Task directions →
Please copy out the entries below exactly, beginning with the line that contains "rite of passage." and ending with the line that contains "soak it all in.", and include nothing outside that span.

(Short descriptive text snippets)
◇ ◇ ◇ ◇

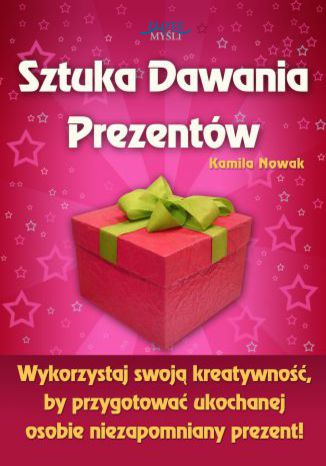 Okładka książki „Sztuka Dawania Prezentów”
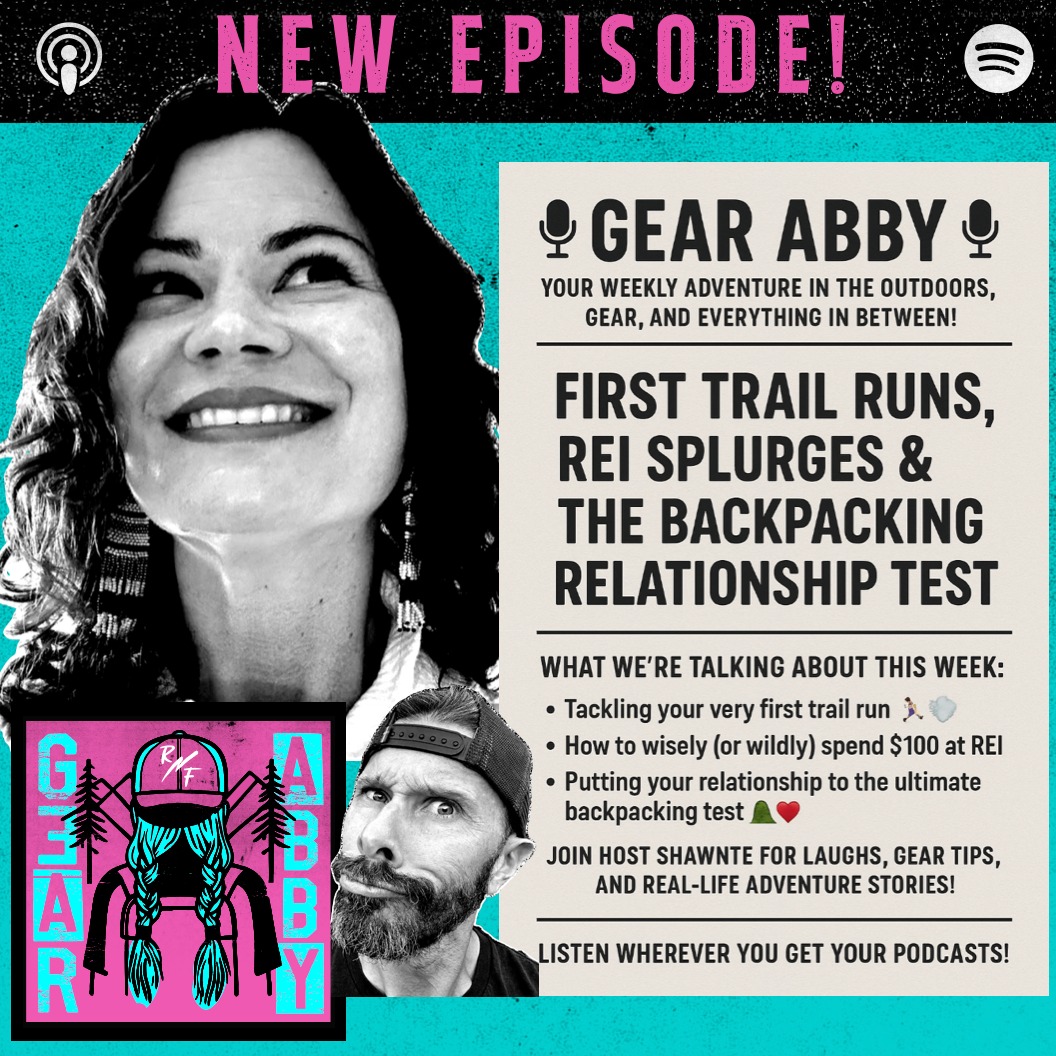HELLOOOOO THERE, outdoorsy friends! Shawnté Salabert is back with another wild ride of Gear Abby! The podcast where we answer your burning, weird, and sometimes awkward outdoor questions with advice that doesn’t suck.
This week’s questions include:
✍️ Trail Running 101 – Angry Rae wants tips for new trail runners. Shawnté shares why dirt > pavement, when to walk the uphills, and why biffing it is basically a rite of passage.
✍️ $100 at REI – If you had a gift card, would you blow it on chocolate bars, Hokas, or apocalypse prep? Shawnté and Colin reveal what they’d do with Daddy Warbucks’ generosity.
✍️ Backpacking With Your Boo – Sam wants to get her boyfriend hooked on backpacking. Shawnté breaks down how to plan, pack, and make it magical.
✍️ Climbing in Yosemite – Not Honnold is nervous about joining experienced friends in the Valley. Abby’s advice: say yes, manage expectations, and soak it all in.
Listen to Gear Abby on your favorite podcast app!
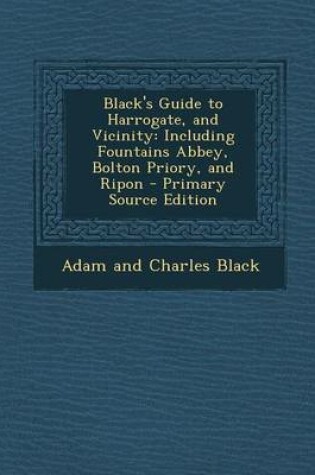 Cover of Black's Guide to Harrogate, and Vicinity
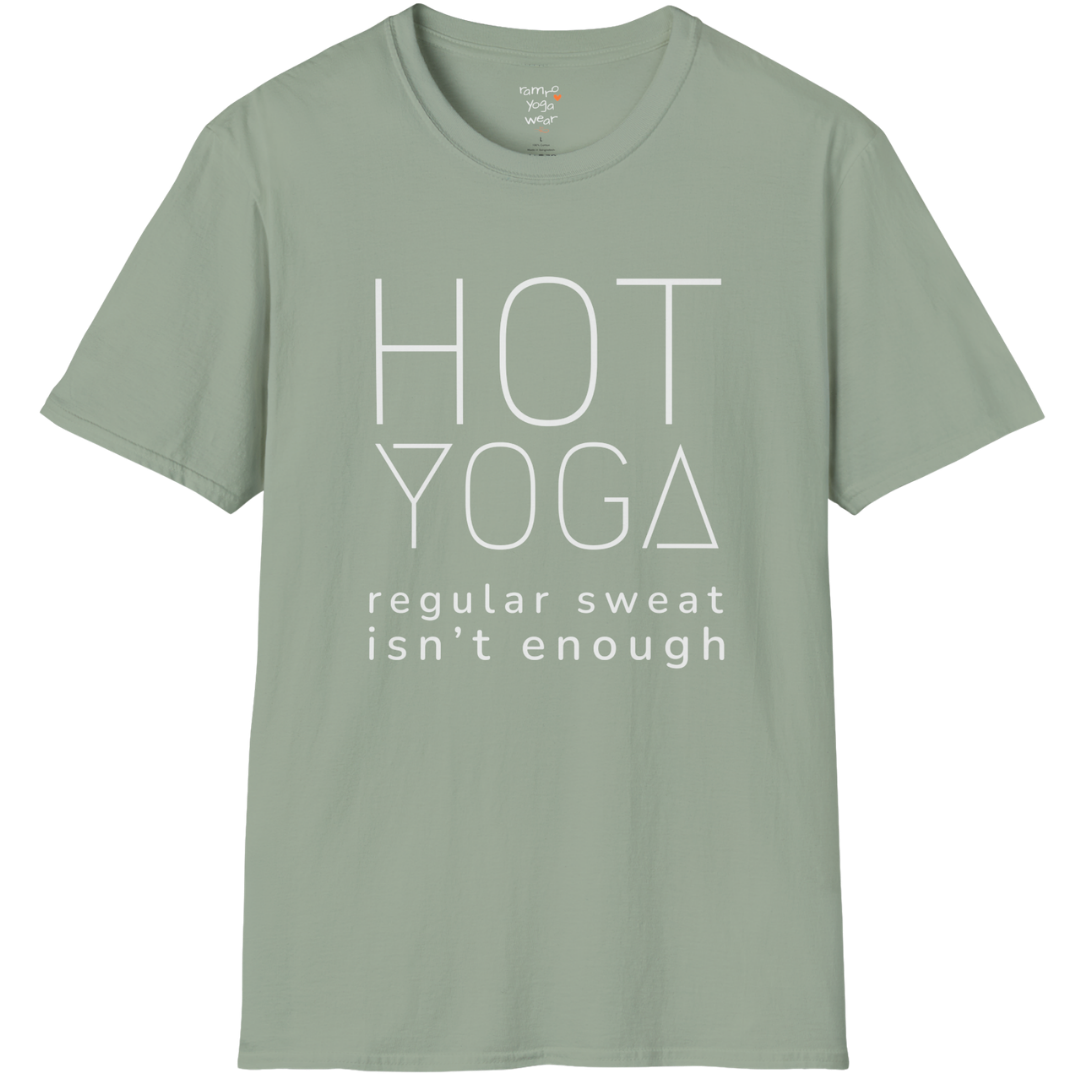 "Hot Yoga, regular sweat isn't enough" typography design on Sage tee — The Vault collection by Ramro Yoga Wear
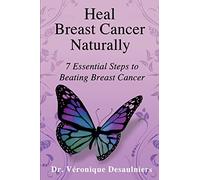 Heal Breast Cancer Naturally: 7 Essential Steps to Beating Breast Cancer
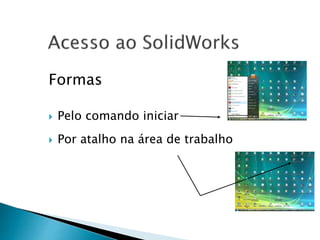 Formas
 Pelo comando iniciar
 Por atalho na área de trabalho
 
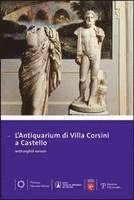 bokomslag L'Antiquarium Di Villa Corsini a Castello: Guida Alla Visita del Museo E Alla Scoperta del Territorio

◇ ◇ ◇ ◇

Response to the exercise →
✍️ Trail Running 101 – Angry Rae wants tips for new trail runners. Shawnté shares why dirt > pavement, when to walk the uphills, and why biffing it is basically a rite of passage.
✍️ $100 at REI – If you had a gift card, would you blow it on chocolate bars, Hokas, or apocalypse prep? Shawnté and Colin reveal what they’d do with Daddy Warbucks’ generosity.
✍️ Backpacking With Your Boo – Sam wants to get her boyfriend hooked on backpacking. Shawnté breaks down how to plan, pack, and make it magical.
✍️ Climbing in Yosemite – Not Honnold is nervous about joining experienced friends in the Valley. Abby’s advice: say yes, manage expectations, and soak it all in.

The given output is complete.